Currently the only curative treatment option for patients with myelodysplastic syndromes (MDS) is allogeneic bone marrow transplant. However, allogeneic transplant is not feasible for the majority of MDS patients. Several studies have identified that mitochondrial dysfunction contributes to the pathogenesis and clinical severity of MDS. To this end, mitochondrial augmentation technology has been recently developed whereby patient hematopoietic stem/progenitor cells (HSPCs) are collected and enriched ex vivo with mitochondria isolated from healthy donor sources (e.g. allogeneic placenta). The augmented autologous HSPCs are then reinfused into the recipient patient. The first clinical utilization of mitochondrial augmentation was in Pearson Syndrome, a disease caused by a mitochondrial DNA deletion resulting in sideroblastic anemia. To date, 12 Pearson Syndrome patients have been treated with mitochondrial augmentation technology with promising preliminary safety and efficacy. We therefore set out to evaluate the feasibility of this approach in preclinical models of MDS and a phase I trial in adults with spontaneously occurring refractory low-risk MDS.

We evaluated the impact of mitochondrial augmentation in a mouse model of MDS driven by the NUP98-HOXD13 (NHD13) fusion. NHD13 mice on a C57BL/6J background develop age-dependent pancytopenia, myelodysplasia, and transformation to AML. We found that long-term HSCs (lineage- cKit+ Sca1+ CD150+ CD48-) from one-year-old NHD13 mice have an aberrant increase in mitochondrial mass, mitochondrial membrane potential, and mitophagy. We then harvested lineage-negative HSPCs from two cohorts of middle-aged NHD13 mice (4 and 7 months) along with littermate controls and performed mitochondrial augmentation using placenta-derived mitochondria from healthy mice of a distinct strain (NZB mice). 200,000 donor HSPCs from CD45.2+ NHD13 or control mice that were either unprocessed or underwent augmentation were infused into irradiated CD45.1+ C57BL/6J recipient mice (10 mice/group/cohort).
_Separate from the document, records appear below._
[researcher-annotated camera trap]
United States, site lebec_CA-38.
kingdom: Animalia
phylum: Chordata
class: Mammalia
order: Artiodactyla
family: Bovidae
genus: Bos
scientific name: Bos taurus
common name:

Across both age cohorts, animals which received augmented NHD13 HSPCs had significantly improved overall survival by a median of 76 days (p<.0001) and 72 days (p<.01) (using 4- and 7-month-old donors respectively) and reduced frequency of AML transformation. Importantly, blood counts were not affected by mitochondrial augmentation in wild-type control HSPCs.

We next augmented bone marrow cells isolated from low-risk (LR) MDS patients with exogenous allogeneic placenta-derived mitochondria or a negative control. Mitochondrial augmentation increased erythroid differentiation in all five LR MDS patient samples based on culturing HSPCs in Stemspan medium with erythroid promoting cytokines (a 2-fold mean increase in cell number ± 0.8, p=0.02, one sample Wilcoxon test). Immunophenotypic assessment confirmed increased absolute numbers of mature erythroid cells (CD71+/CD235a+) in the augmented group.

Following the above studies, we initiated a phase I clinical trial of mitochondrial augmentation in adults with transfusion-dependent LR MDS refractory to approved therapies (NCT06465160). In this study, autologous mobilized CD34+ cells from LR MDS patients are enriched with allogeneic placenta-derived mitochondria (a product termed MNV-201). Five patients treated to date (median follow up 180 days) demonstrated a high safety profile with no anti-mitochondrial antibodies and no drug-product related adverse events. One patient experienced transfusion independence sustained for 10 months and ongoing. This was a 69-year-old with transfusion-dependent MDS-LB (MDS with low blasts) refractory to erythropoiesis stimulating agents and luspatercept. The patient, transfusion dependent for 7 months prior to enrollment, achieved transfusion independence two months following MNV-201 treatment. The patient also demonstrated improvement in blood-based biomarkers such as GDF-15. Ex vivo erythroid differentiation assays using patient-derived HSPCs revealed significantly increased number and frequency of immature and mature erythroid cells post-augmentation.

Collectively, the accumulated mouse and human MDS studies suggest the potential for mitochondrial augmentation of HSPCs to improve the differentiation defect of a subset of human MDS and postpone transformation to acute leukemia. These results support further evaluation of mitochondrial augmentation of HSPCs as a novel autologous cell therapy approach to treat MDS patients.